Selected extract ▸
* * *
This just is a very important part. If you don't verify, that the peer you talk to is the expected peer, than it could just be somebody else. E.g. if Alice wants to talk to Bob and does not check, that it is actually talking to Bob, than it might talk to Mallory claiming to be Bob. Mallory might then relay the messages to Bob and the connection would still look encrypted, but it would be encrypted from Alice to Mallory and again from Mallory to Bob. Mallory would have access to the plain text of the message and could also modify it.

In theory you could do your own web of trust with self-signed certificates. But, I don't think many of the current users of https would understand the concept and its implications, e.g. how to apply trust to another party, how not to trust just some stranger, how trust weakens the longer the trust chain is and how much trust they need when accessing a site (which might be different from site to site).
* * *
Dataset content ▸
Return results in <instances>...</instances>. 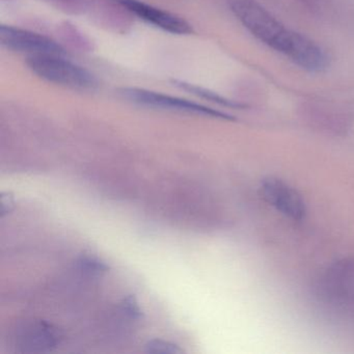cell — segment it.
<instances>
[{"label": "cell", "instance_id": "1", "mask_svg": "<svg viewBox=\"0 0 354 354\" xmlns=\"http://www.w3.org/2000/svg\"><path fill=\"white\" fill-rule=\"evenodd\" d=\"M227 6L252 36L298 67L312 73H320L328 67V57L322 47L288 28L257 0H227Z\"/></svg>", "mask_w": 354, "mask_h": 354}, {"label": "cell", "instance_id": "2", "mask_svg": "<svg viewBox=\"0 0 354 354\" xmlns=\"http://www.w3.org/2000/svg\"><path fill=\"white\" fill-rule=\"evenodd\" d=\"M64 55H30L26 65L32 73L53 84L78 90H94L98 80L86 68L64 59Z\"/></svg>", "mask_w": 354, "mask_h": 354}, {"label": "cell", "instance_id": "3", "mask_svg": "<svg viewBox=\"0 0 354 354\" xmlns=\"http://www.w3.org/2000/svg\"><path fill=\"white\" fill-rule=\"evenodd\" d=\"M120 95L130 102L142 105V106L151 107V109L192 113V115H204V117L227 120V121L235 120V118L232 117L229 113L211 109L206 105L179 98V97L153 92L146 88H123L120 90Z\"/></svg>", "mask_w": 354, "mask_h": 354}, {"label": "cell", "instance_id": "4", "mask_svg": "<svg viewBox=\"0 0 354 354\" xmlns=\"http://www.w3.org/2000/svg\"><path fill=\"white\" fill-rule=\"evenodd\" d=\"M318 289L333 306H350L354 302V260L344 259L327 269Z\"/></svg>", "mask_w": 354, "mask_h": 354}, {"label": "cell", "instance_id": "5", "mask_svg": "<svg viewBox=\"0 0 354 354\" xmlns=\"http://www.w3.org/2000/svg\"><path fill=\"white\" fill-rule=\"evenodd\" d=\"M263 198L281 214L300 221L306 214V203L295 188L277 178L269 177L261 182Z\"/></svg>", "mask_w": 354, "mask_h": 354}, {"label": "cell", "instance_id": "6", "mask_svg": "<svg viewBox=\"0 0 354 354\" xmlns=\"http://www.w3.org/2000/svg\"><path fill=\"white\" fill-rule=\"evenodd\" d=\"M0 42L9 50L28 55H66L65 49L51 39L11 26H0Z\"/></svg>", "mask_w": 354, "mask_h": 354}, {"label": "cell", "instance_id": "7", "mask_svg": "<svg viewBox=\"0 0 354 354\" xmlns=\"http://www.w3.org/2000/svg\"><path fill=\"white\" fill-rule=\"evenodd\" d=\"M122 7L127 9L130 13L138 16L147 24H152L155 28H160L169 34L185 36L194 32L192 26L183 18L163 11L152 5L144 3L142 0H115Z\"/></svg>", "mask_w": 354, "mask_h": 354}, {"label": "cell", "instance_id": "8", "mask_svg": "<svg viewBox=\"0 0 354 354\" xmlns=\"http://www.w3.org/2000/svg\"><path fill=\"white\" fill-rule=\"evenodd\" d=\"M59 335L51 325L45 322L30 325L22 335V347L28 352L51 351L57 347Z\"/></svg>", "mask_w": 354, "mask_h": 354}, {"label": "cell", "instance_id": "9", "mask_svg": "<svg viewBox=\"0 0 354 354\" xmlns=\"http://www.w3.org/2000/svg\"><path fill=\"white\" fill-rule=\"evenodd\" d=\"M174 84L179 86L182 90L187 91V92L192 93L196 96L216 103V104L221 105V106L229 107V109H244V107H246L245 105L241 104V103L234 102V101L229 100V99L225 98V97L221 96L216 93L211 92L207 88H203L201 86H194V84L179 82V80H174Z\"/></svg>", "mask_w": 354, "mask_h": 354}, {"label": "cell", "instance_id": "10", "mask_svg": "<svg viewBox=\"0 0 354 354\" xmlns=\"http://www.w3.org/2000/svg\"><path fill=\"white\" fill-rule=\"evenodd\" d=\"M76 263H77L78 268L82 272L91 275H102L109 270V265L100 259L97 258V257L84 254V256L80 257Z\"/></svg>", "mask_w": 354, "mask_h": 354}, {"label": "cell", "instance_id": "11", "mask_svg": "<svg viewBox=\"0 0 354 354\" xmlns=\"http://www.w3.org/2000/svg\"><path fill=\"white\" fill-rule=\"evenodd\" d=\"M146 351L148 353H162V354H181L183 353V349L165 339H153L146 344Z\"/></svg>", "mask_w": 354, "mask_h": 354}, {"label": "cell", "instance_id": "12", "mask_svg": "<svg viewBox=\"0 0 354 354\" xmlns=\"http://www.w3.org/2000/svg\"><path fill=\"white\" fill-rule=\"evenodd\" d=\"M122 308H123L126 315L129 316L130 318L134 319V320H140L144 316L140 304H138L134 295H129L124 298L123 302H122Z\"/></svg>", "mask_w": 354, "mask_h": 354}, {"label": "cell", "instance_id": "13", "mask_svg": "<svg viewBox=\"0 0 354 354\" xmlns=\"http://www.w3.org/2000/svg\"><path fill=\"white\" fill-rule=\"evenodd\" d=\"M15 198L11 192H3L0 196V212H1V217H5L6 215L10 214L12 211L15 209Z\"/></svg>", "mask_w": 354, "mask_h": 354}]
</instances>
* * *
Directives ▸
1. Answer these questions from the passage on peer verification, one line each:
(a) In the passage's scenario, who claims to be Bob?
(b) Besides reading the plain text of the message, what else could that party do to it?
(c) What happens to trust as the trust chain gets longer?
2. Translate this sentence from the passage on peer verification into Spanish: "In theory you could do your own web of trust with self-signed certificates."
3. Continue the passage on peer verification with a new paragraph that picks up after its final sentence.

Exercise responses ▸
1.
(a) Mallory
(b) Modify it
(c) It weakens

2. En teoría, podrías crear tu propia red de confianza con certificados autofirmados.

3.
Which means, that at the end you might get a trust network which is too complex for most people to understand and thus they don't trust it. Or you might get a trust network with some well known and thus trusted players in it which offer to verify you and then add you to the network for some money - which is more or less what you have today.

While nobody really likes a central authority, having such thing greatly simplifies to apply trust in real life. I.e. most people don't put they money into a small bank unless they are known to be backed by a larger bank or insurance etc.

DANE might be a better way to go. It still requires a central trust network, but it does not create a new one just for SSL, but instead reuses the existing one created for DNSSec. This might be both cheaper and easier to understand - and thus more trusted.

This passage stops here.